North Carolina Court of Appeals
Oct 1, 1986
83 N.C. App. 116 (N.C. Ct. App. 1986)

Summary

In Williams v. Sapp, 83 N.C. App. 116, 349 S.E.2d 304 (1986), this Court held that it was reversible error to permit an attorney appearing as an expert witness to testify that an easement by implication existed under the circumstances of that case.

Summary of this case from CAPE FEAR PUBLIC UTILITY v. COSTA

Opinion

No. 8630DC354

Filed 21 October 1986

1. Rules of Civil Procedure 15.2 — amendment of complaint proper The trial court did not abuse its discretion in allowing plaintiff's motion to amend her complaint to allege that she was entitled to an easement by implication. N.C.G.S. 1A-1, Rule 15 (b).

2. Evidence 47 — lawyer's expert opinion — admission error The trial court erred in allowing an expert witness, an attorney, to give his opinion that, as a matter of law, plaintiff was entitled to an easement by implication. N.C.G.S. 8C-1, Rule 704.

3. Easements 6.1 — easement by prescription — directed verdict for defendants improper The trial court erred in granting defendants' motion for directed verdict on the issue of easement by prescription where plaintiffs evidence tended to show that the road across defendants' land was the only means of access to plaintiffs land and had been openly and continuously used by plaintiff, her predecessors in title, and the public for a period of over twenty years; no permission to use the road was asked or given; plaintiffs predecessor in title and plaintiffs son-in-law did some repair work on the road; plaintiff considered her use of the road a right, not a privilege, although there was no evidence that she thought she owned the road; and there was sufficient evidence for a jury to find that there was substantial identity of the easement claimed for a twenty-year period.

**Data for review:**
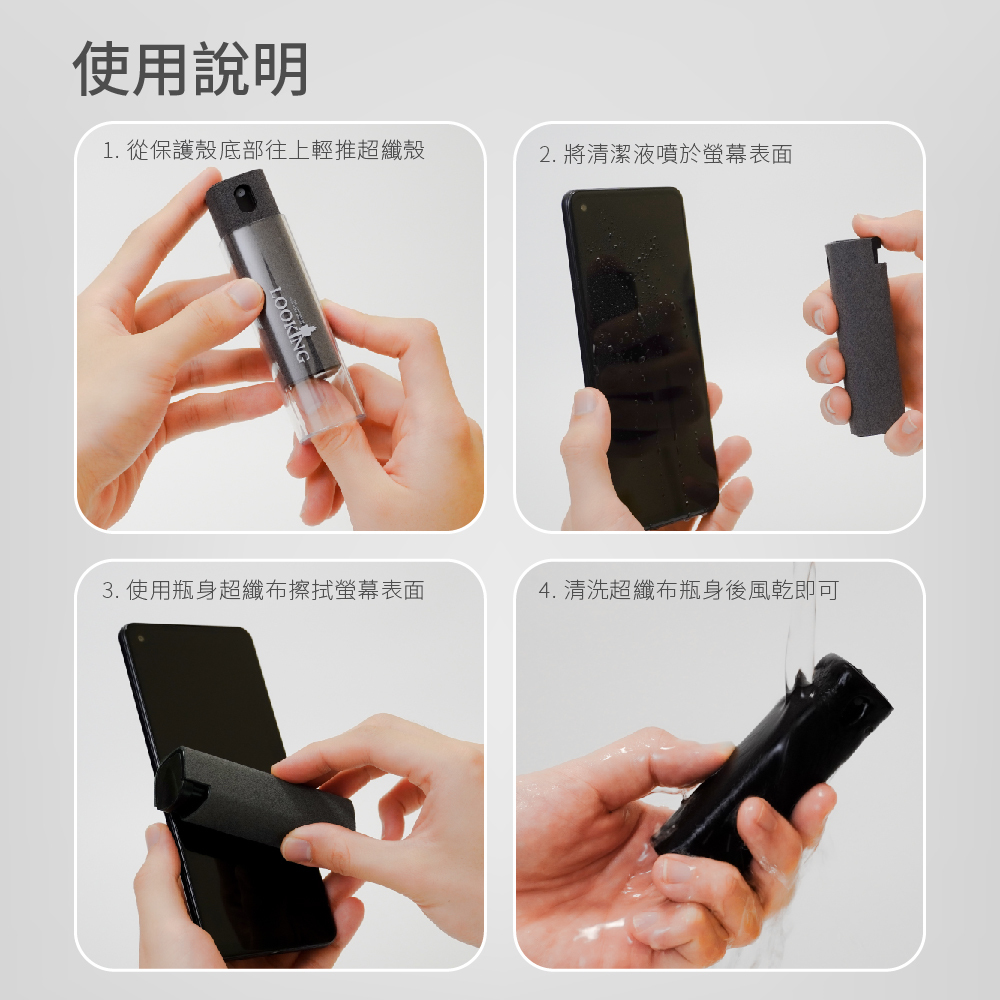 使用說明

1. 從保護殼底部往上輕推超纖殼

LOOKING

2. 將清潔液噴於螢幕表面

3. 使用瓶身超纖布擦拭螢幕表面

4. 清洗超纖布瓶身後風乾即可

**Study questions:**
1. Using the Williams v. Sapp opinion, answer the following:
(a) What filing date does the opinion give?
(b) What was the profession of the expert witness whose opinion the trial court wrongly allowed?
(c) For how long had the road across defendants' land been used, according to plaintiff's evidence?
2. Retype the passage of the Williams v. Sapp opinion from "North Carolina Court" up to and including "of that case.".

**Answers for this exercise:**
1.
(a) 21 October 1986
(b) An attorney
(c) For a period of over twenty years

2.
North Carolina Court of Appeals
Oct 1, 1986
83 N.C. App. 116 (N.C. Ct. App. 1986)

Summary

In Williams v. Sapp, 83 N.C. App. 116, 349 S.E.2d 304 (1986), this Court held that it was reversible error to permit an attorney appearing as an expert witness to testify that an easement by implication existed under the circumstances of that case.